→ Exercise details: Select each line of the data below that contains the word "flower", matching case exactly.

→ Exercise material:
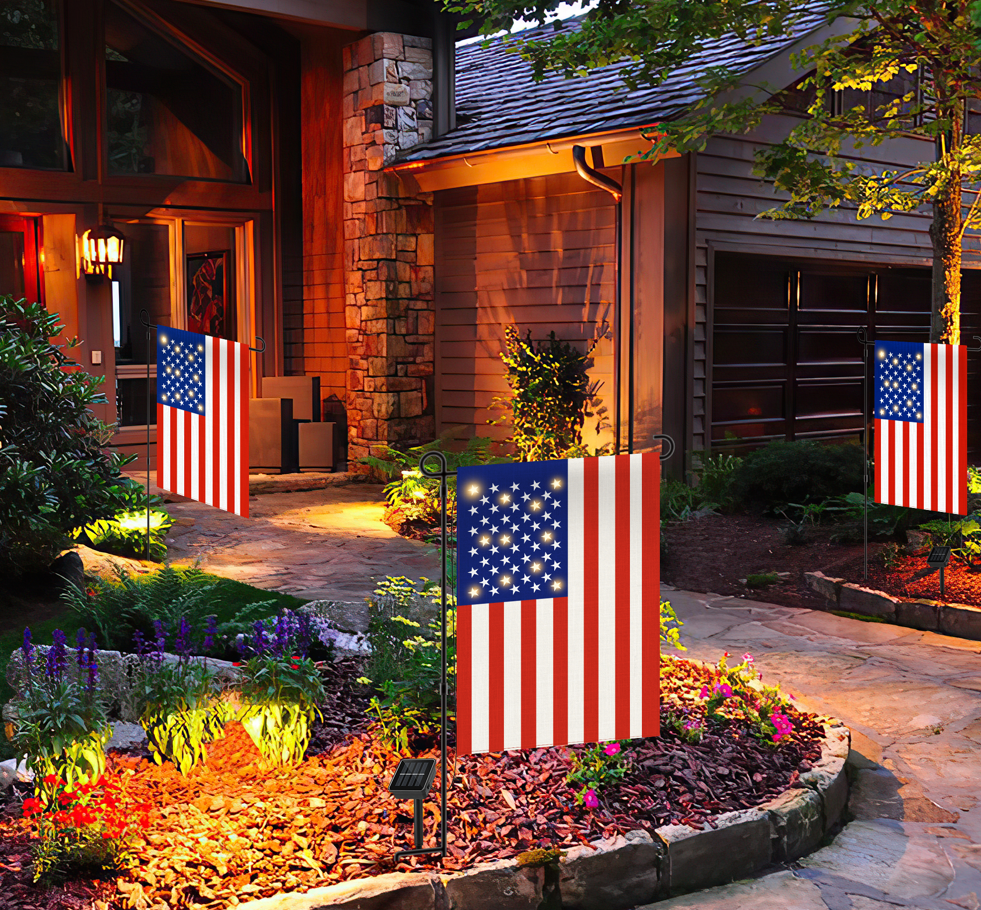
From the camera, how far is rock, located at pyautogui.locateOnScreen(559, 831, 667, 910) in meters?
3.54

==

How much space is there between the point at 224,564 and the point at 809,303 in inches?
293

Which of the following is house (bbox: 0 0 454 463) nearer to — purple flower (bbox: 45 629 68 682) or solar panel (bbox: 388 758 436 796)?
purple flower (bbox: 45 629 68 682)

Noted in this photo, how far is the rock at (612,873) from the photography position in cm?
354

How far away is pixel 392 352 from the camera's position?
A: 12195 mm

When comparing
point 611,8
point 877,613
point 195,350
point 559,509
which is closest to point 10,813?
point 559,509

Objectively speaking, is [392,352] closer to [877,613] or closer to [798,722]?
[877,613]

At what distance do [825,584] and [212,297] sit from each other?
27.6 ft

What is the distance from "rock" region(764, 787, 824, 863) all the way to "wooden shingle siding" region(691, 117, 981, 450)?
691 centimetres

* * *

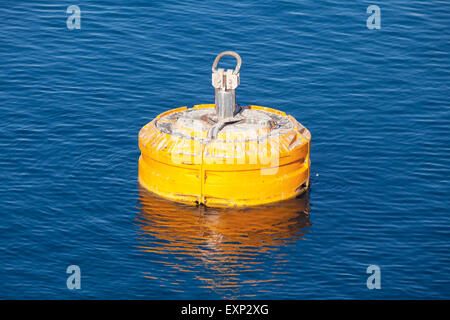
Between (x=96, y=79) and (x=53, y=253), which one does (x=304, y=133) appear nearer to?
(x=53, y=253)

→ Result:
Which of the following is house (bbox: 0 0 454 463) nearer to — purple flower (bbox: 45 629 68 682) or solar panel (bbox: 388 758 436 796)?
purple flower (bbox: 45 629 68 682)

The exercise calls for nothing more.